EXERCISE REQUIREMENTS:
The line that contains "How extended is" and every line after it, down to the last one, must be restated word for word, with no pictures.

:: DATA FOR THIS TASK

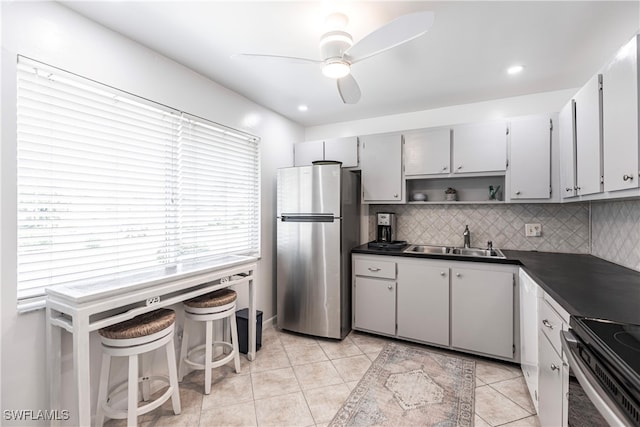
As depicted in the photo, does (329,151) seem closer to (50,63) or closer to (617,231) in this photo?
(50,63)

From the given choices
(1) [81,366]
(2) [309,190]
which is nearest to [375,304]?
Answer: (2) [309,190]

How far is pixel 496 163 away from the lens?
2.71m

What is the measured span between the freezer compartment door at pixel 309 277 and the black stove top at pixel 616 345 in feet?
6.54

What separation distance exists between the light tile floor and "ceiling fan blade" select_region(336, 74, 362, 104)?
85.7 inches

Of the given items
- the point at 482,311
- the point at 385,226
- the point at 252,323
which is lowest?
the point at 252,323

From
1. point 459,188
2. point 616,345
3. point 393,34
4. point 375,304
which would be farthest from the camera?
Answer: point 459,188

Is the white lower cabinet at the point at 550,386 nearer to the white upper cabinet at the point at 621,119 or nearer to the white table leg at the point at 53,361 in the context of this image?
the white upper cabinet at the point at 621,119

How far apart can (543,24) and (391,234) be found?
2177 millimetres

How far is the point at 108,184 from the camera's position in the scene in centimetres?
186

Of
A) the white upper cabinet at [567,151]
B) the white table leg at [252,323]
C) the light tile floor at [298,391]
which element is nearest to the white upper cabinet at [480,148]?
the white upper cabinet at [567,151]

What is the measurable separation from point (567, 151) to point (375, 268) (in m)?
1.89

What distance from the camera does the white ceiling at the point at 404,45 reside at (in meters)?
1.63

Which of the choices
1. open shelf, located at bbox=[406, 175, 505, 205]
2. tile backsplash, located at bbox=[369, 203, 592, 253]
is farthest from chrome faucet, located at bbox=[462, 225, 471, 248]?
open shelf, located at bbox=[406, 175, 505, 205]

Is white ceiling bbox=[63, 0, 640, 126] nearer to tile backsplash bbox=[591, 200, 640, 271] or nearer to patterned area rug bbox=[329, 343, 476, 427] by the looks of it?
tile backsplash bbox=[591, 200, 640, 271]
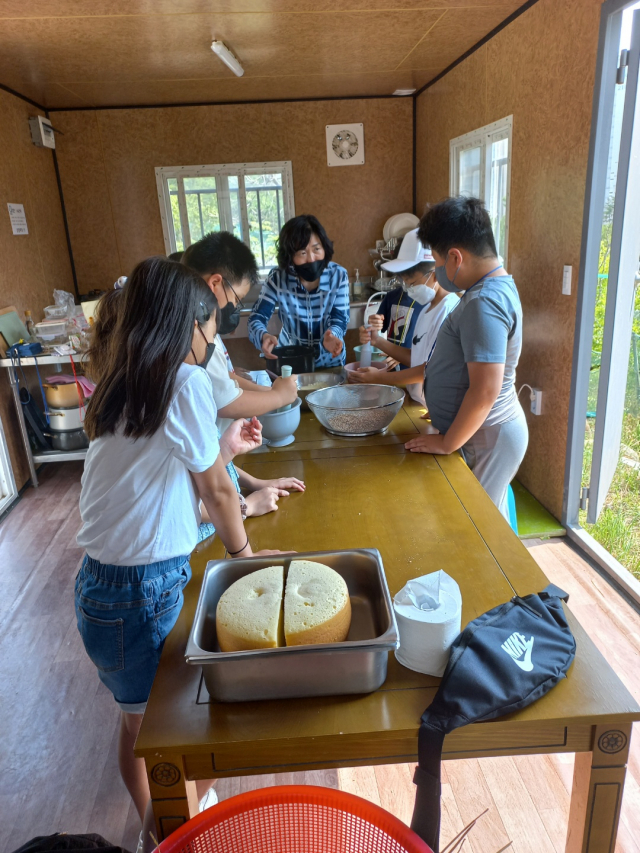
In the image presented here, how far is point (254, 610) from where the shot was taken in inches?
37.0

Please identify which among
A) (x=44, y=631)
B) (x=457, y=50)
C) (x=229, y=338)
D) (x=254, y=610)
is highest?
(x=457, y=50)

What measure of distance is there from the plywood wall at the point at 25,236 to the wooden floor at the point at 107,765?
1.51 m

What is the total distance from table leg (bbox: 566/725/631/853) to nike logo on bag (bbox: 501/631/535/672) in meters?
0.13

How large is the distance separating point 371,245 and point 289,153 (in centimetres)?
105

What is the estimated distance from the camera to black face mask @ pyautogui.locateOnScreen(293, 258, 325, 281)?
110 inches

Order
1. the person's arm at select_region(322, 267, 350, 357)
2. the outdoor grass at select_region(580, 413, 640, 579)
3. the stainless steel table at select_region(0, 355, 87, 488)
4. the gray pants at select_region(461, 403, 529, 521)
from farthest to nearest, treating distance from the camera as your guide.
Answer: the stainless steel table at select_region(0, 355, 87, 488) < the person's arm at select_region(322, 267, 350, 357) < the outdoor grass at select_region(580, 413, 640, 579) < the gray pants at select_region(461, 403, 529, 521)

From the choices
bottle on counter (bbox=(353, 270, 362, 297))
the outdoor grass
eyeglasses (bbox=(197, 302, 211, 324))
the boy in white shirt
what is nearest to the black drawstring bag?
eyeglasses (bbox=(197, 302, 211, 324))

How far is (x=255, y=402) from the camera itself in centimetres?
153

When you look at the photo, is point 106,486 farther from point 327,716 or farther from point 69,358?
point 69,358

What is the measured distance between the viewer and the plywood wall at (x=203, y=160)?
4.90 metres

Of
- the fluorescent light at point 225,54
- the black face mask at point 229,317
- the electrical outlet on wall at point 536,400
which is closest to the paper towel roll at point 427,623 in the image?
the black face mask at point 229,317

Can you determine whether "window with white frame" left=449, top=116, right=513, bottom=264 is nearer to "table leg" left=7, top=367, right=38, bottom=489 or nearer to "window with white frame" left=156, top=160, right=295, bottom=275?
"window with white frame" left=156, top=160, right=295, bottom=275

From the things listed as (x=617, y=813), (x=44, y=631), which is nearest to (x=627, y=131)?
(x=617, y=813)

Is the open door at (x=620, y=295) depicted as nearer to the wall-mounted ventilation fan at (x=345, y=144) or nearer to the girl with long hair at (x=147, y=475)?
the girl with long hair at (x=147, y=475)
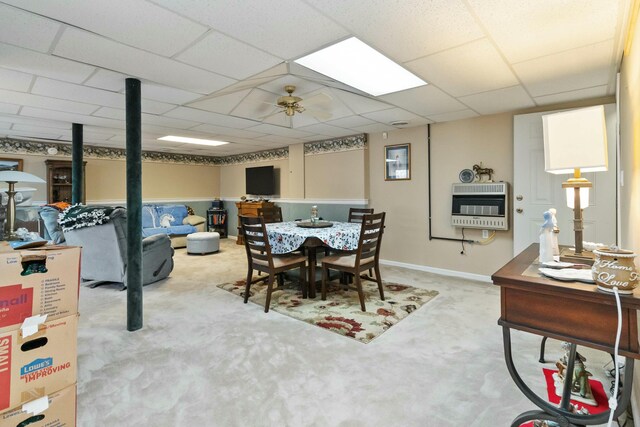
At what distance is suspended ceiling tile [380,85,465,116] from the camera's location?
3204 mm

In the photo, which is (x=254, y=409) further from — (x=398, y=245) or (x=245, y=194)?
(x=245, y=194)

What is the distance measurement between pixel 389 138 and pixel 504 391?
13.2 ft

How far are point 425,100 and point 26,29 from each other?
3.36 metres

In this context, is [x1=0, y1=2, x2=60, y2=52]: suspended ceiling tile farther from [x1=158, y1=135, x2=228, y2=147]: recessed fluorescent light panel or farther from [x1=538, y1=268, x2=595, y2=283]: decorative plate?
[x1=158, y1=135, x2=228, y2=147]: recessed fluorescent light panel

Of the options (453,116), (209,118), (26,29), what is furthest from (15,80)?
(453,116)

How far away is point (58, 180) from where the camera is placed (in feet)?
19.9

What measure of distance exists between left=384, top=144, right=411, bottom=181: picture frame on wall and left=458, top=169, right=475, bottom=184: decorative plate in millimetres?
815

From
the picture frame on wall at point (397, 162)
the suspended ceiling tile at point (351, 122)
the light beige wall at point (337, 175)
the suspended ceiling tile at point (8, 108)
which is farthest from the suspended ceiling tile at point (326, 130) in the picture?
the suspended ceiling tile at point (8, 108)

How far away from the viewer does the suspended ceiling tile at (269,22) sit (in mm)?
1716

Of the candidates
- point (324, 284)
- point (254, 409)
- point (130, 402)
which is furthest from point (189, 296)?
point (254, 409)

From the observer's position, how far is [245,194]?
8.13 metres

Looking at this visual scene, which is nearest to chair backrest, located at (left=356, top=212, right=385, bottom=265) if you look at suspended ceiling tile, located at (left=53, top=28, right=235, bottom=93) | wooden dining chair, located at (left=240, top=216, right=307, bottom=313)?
wooden dining chair, located at (left=240, top=216, right=307, bottom=313)

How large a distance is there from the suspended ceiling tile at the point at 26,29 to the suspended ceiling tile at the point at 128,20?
11 cm

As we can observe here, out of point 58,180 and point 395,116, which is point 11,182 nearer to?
point 395,116
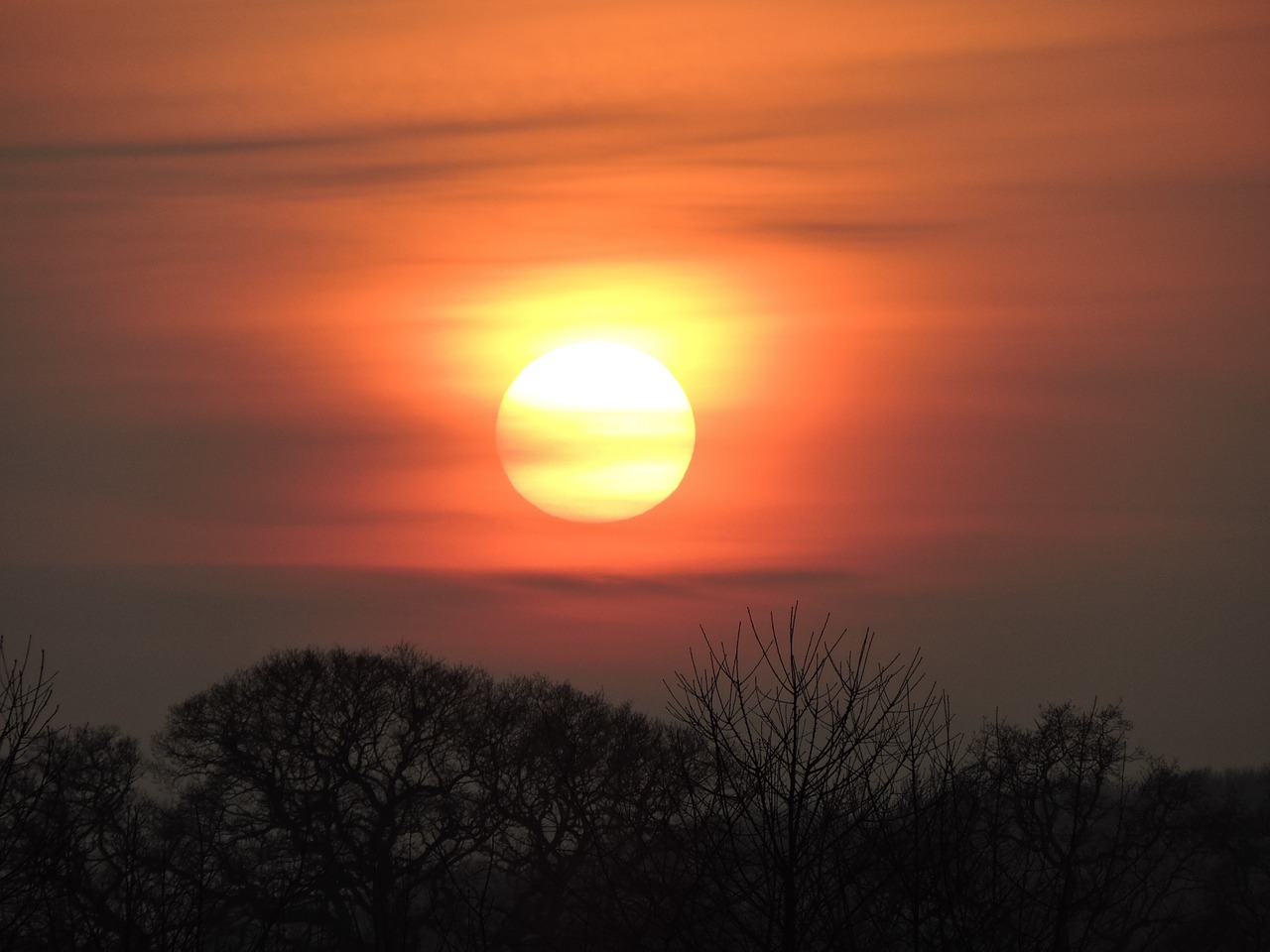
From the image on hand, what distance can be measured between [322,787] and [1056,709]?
75.9 ft

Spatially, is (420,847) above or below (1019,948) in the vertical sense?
above

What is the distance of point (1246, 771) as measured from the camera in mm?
99875

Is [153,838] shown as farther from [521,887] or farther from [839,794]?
[839,794]

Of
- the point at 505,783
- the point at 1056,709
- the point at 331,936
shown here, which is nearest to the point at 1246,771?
the point at 1056,709

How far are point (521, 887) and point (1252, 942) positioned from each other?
21.0m

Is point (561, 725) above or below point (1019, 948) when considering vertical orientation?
above

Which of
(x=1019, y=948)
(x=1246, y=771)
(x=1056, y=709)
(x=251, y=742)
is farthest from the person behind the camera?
(x=1246, y=771)

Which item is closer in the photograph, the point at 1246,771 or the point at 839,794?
the point at 839,794

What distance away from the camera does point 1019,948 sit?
11125 mm

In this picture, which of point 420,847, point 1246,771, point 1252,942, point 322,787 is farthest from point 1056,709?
point 1246,771

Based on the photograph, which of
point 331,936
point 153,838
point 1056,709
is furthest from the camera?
point 1056,709

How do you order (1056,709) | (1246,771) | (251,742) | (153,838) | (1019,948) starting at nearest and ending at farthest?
(1019,948) < (153,838) < (1056,709) < (251,742) < (1246,771)

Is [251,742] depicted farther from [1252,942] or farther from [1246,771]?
[1246,771]

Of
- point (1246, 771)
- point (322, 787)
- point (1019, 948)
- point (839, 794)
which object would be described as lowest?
point (1019, 948)
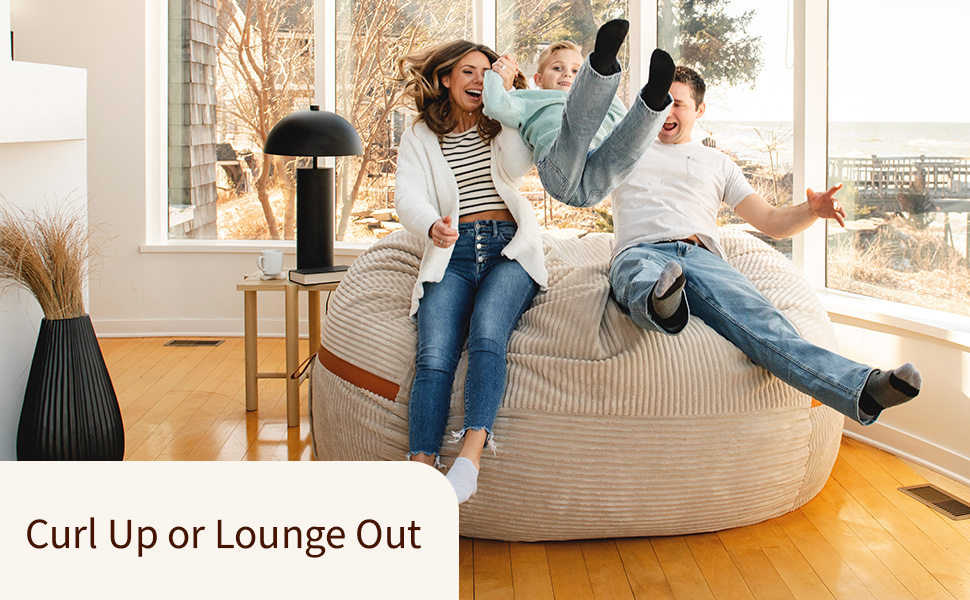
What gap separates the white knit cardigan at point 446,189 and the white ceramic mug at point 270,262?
1.06m

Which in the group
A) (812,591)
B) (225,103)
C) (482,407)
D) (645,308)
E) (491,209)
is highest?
(225,103)

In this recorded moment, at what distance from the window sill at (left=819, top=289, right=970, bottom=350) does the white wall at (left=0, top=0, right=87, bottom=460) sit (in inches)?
103

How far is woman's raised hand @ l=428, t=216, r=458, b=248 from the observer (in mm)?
2098

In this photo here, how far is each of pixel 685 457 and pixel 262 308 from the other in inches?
121

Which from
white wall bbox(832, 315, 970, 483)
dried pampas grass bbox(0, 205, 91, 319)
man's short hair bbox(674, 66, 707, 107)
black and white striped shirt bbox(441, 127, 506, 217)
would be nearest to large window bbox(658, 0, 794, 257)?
white wall bbox(832, 315, 970, 483)

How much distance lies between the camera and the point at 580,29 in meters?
4.29

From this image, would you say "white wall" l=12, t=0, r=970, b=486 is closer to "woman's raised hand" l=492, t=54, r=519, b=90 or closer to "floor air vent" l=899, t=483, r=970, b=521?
"woman's raised hand" l=492, t=54, r=519, b=90

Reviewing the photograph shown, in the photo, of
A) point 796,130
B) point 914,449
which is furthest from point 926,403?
point 796,130

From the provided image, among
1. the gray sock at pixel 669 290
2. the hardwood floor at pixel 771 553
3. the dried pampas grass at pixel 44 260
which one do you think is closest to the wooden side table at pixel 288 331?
the hardwood floor at pixel 771 553

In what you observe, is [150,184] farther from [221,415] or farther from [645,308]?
[645,308]

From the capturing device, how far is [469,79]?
2424 mm

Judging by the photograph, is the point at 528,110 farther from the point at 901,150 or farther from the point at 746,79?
the point at 746,79

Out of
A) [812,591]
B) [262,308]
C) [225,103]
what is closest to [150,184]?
[225,103]

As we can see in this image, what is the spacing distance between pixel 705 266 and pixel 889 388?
2.17 feet
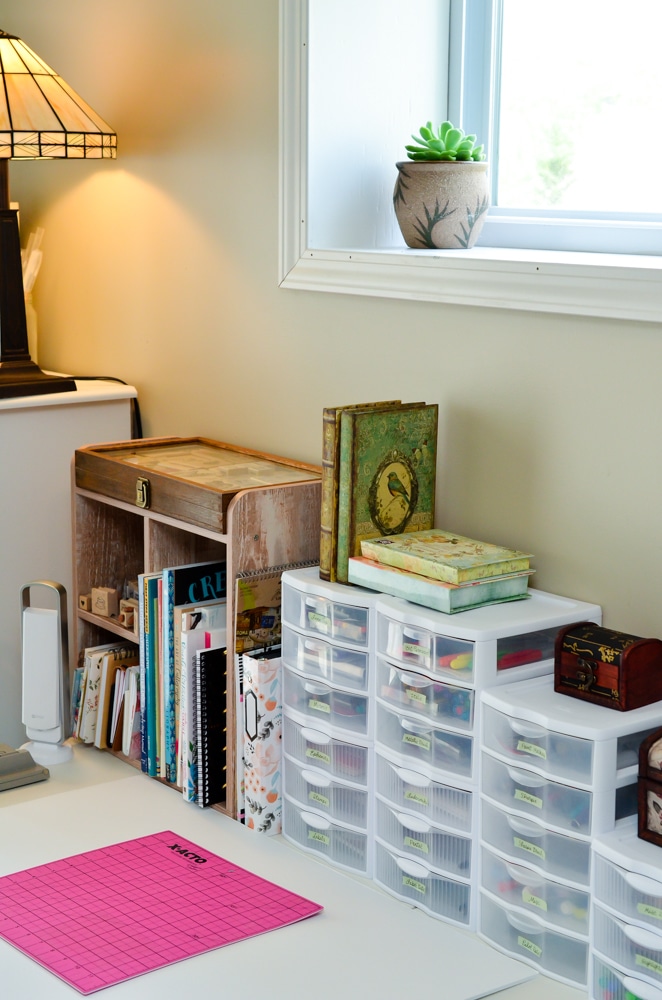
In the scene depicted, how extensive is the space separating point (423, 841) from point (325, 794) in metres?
0.17

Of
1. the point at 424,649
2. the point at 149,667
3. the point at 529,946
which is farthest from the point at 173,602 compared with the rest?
the point at 529,946

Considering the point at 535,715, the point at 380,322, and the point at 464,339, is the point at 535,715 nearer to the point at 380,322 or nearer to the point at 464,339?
the point at 464,339

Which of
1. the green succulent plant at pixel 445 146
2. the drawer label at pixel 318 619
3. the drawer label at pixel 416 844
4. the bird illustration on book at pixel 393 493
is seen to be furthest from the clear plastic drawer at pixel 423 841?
the green succulent plant at pixel 445 146

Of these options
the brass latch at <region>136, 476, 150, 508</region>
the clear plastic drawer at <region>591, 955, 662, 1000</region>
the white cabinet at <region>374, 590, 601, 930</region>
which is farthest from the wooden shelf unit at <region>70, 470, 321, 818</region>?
the clear plastic drawer at <region>591, 955, 662, 1000</region>

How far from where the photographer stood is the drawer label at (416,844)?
1.26m

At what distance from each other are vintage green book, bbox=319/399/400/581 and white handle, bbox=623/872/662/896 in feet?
1.65

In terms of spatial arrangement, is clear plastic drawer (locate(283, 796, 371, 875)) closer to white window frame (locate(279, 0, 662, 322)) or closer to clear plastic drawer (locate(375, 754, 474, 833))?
clear plastic drawer (locate(375, 754, 474, 833))

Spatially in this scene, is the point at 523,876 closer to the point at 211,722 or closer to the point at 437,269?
the point at 211,722

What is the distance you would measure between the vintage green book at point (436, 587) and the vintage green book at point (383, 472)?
45 mm

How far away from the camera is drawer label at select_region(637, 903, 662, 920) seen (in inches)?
39.4

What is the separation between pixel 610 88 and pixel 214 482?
28.5 inches

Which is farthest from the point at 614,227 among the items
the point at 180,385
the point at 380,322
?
the point at 180,385

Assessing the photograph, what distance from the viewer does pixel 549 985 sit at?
1.12 m

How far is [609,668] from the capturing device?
1.14m
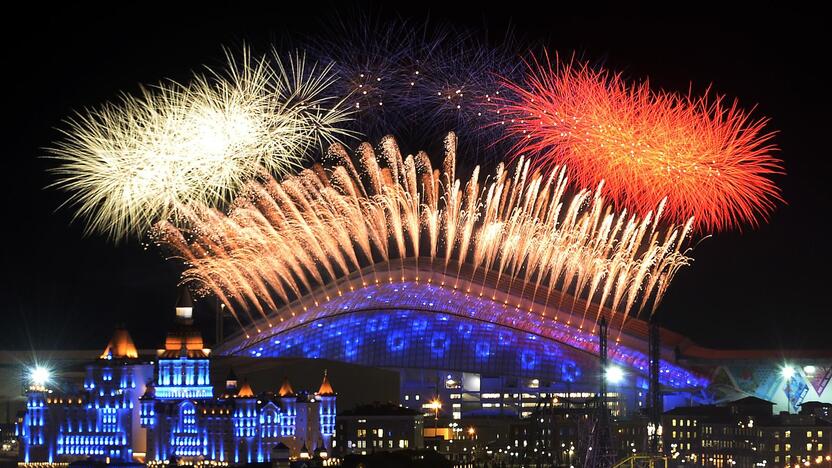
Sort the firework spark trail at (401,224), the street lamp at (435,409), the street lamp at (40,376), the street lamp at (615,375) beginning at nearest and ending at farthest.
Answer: the firework spark trail at (401,224)
the street lamp at (40,376)
the street lamp at (435,409)
the street lamp at (615,375)

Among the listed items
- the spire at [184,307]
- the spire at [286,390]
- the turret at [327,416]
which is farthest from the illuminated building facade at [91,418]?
the turret at [327,416]

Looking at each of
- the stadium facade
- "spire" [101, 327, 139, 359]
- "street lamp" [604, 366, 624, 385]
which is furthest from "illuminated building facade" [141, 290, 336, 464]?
"street lamp" [604, 366, 624, 385]

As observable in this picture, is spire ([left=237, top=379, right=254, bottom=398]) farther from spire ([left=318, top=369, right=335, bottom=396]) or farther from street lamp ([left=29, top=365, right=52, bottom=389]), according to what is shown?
street lamp ([left=29, top=365, right=52, bottom=389])

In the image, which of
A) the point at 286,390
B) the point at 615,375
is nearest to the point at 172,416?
the point at 286,390

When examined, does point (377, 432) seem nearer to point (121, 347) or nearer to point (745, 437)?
point (121, 347)

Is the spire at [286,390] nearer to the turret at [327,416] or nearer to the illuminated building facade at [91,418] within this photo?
the turret at [327,416]

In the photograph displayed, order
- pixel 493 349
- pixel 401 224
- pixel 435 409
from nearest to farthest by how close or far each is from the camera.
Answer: pixel 401 224, pixel 435 409, pixel 493 349
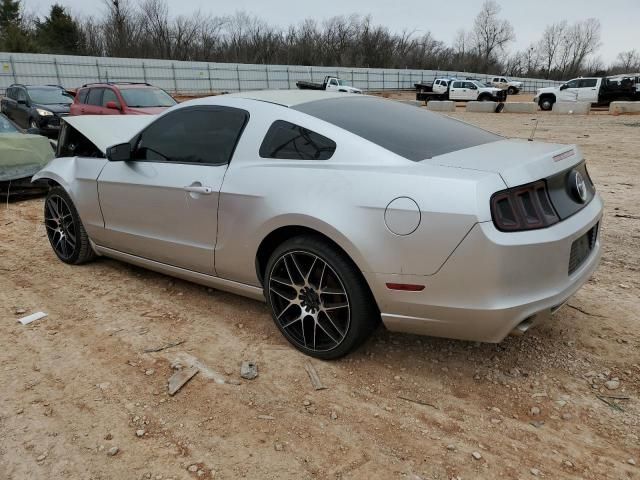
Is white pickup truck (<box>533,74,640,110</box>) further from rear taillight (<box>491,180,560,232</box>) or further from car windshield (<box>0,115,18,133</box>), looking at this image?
rear taillight (<box>491,180,560,232</box>)

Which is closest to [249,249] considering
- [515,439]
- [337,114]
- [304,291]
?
[304,291]

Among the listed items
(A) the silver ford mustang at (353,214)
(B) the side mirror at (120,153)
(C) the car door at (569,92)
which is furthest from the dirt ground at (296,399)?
(C) the car door at (569,92)

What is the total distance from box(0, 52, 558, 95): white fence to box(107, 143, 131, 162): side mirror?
106ft

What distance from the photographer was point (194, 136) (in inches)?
138

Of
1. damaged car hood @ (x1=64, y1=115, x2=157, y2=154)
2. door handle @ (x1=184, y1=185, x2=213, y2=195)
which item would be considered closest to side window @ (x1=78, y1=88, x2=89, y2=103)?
damaged car hood @ (x1=64, y1=115, x2=157, y2=154)

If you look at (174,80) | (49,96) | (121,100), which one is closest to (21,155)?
(121,100)

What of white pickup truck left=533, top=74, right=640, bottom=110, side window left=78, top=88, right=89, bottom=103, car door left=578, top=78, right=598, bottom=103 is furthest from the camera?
car door left=578, top=78, right=598, bottom=103

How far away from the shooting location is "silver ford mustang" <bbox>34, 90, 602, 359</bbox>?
2.35 meters

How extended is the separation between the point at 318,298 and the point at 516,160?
1.31 m

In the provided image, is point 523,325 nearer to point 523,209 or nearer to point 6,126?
point 523,209

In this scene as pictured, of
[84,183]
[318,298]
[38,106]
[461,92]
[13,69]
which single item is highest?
[13,69]

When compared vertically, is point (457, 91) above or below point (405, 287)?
below

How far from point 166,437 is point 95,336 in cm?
128

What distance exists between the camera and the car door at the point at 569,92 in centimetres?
2544
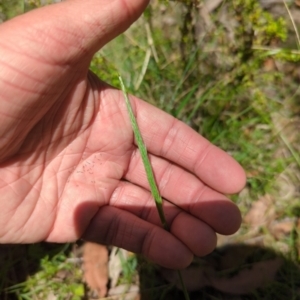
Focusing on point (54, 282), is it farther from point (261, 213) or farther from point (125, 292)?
point (261, 213)

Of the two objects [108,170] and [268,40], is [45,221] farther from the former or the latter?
[268,40]

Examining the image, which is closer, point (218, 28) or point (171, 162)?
point (171, 162)

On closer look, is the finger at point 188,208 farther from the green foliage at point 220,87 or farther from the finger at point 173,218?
the green foliage at point 220,87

::::

PROBLEM SOLUTION:
How extended is the separation between the point at 318,298 and the point at 516,160?
1.31 m

In the provided image, is point 523,325 nearer to point 523,209 or nearer to point 6,126?
point 523,209

In this scene as pictured, of
[84,183]
[318,298]
[38,106]
[461,92]
[13,69]
which single item is highest?
[13,69]

When compared vertically, is point (457, 91) above or below point (405, 287)?
below

How far from point 166,437 is point 95,336 in cm?
128

What distance exists between the camera and the car door at the point at 569,92 in centimetres?
2544
Focusing on point (54, 282), is it farther from point (261, 213) or farther from point (125, 292)?
point (261, 213)

Of the two objects [108,170] and [268,40], is [45,221] farther from the former or the latter?
[268,40]

Examining the image, which is closer, point (218, 28) or point (171, 162)?
point (171, 162)

On closer look, is the finger at point 188,208 farther from the green foliage at point 220,87 or farther from the finger at point 173,218?
the green foliage at point 220,87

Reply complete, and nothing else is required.